The union type T|U denotes a type that is either T or U, and the is and in expressions introduce a condition that constrains a union type to a subtype in either branch. Hopefully it's easy to get an idea of what is going; later, we'll define the language and its constructs more formally.

Even superficially, it is clear that our use of "union types" here is somewhat different from the tagged union algebraic data types (ADTs) present in Haskell (via data), OCaml (via type), or Rust (via enum). Our union types are structural rather than nominal, and the variants of our union types are types in of themselves, rather than simply tag names (or constructors). However, they are still tagged unions in the sense that the the variants of the union are named by their types. As mentioned, we'll give a proper definition our union types later on.

Motivation

Before we delve into formalizations, it may be helpful give some motivation for why we might want to explore lang_narrow. After all, why not use ADTs in place of the kinds of unions we have here, and why would flow typing be useful when we can pattern match on data constructors? I will give two reasons, though there may be more.

The merits of flow typing

In languages with ADTs, but without flow typing, we cannot employ the type system to constrain the variants of an ADT based on invariants in a program control flow.

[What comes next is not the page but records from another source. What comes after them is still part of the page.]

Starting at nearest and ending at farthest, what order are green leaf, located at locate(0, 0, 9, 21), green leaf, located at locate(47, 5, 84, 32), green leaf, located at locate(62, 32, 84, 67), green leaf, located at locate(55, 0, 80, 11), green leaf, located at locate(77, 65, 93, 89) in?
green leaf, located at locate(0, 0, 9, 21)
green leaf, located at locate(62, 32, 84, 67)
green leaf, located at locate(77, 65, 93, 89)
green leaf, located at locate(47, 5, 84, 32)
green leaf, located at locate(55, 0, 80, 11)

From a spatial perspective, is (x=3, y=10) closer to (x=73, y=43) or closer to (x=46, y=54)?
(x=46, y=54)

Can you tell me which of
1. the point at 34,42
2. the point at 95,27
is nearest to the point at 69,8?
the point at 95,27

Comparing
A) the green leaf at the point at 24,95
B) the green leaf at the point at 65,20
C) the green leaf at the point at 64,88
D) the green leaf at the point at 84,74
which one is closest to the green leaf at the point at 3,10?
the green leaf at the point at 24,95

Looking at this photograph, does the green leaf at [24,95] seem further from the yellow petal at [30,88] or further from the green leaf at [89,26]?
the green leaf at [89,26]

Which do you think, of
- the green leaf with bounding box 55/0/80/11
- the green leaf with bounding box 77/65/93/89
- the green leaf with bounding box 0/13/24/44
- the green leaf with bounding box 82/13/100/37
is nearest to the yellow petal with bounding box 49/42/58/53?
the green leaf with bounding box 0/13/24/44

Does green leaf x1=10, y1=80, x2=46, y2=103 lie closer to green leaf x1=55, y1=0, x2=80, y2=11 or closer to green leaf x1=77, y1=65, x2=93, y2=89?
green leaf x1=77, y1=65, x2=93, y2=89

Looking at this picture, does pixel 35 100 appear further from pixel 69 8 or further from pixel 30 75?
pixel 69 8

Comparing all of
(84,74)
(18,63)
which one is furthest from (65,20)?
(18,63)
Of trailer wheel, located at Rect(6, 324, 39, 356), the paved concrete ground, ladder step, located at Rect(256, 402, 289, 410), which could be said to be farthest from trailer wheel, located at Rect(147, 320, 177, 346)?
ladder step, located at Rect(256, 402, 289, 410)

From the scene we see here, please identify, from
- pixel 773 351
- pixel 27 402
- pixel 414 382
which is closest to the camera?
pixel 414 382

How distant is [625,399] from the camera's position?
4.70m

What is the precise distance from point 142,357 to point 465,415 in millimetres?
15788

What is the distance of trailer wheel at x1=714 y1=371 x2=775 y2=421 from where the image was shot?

For example, consider some code like

rust
fn send_recv(req: Request): Data {
const resp = send(req);
if let Some(Status::Ok) = resp.status {
return resp.data;
}
let req = expensive_refresh_request(req);
let req = expensive_validate_request(req);
match resp.status {
Status::RateLimited => send_recv_with_backoff(req),
Status::Timeout => send_recv_with_proxy(req),
Status::Ok => unreachable!(),
}
}

This is a toy, but I hope it inspires a realistic situation. You have some happy path you want to return from quickly, and a more expensive path to go down otherwise. However, even though Status::Ok is not a variant that could constitute resp.status in the last match expression, the type system doesn't know that; we have to inform it that this is so, somewhat unergonomically.

With flow typing, the type system could remove Status::Ok from the possible variants of resp.status after the first branch.

The merits of our union types compared to ADTs

ADTs are closed. This means that whenever we add a new variant to an ADT, we have to handle that variant everywhere the ADT is used.This is not entirely true in Haskell, as Haskell permits partial functions. But supposing that we would like our functions to be total, this holds.

rust
enum Animal = { Cat(Cat), Dog(Dog) }
fn get_sound(a: Animal): String { /* impl */ }
fn get_name(a: Animal): String { /* impl */ }

If I want to handle getting just the name for another animal, say Zebra, I need to add Zebra to the Animal ADT and handle the case of Zebra when unpacking Animal in both getSound and getName. Of course, there are ways around this: we could split up the Animal ADT into separate types to be used for getSound and getName, but then there is no easy way to convert between the separate types without writing even more code (at least if the ADTs are treated nominally, as they generally are).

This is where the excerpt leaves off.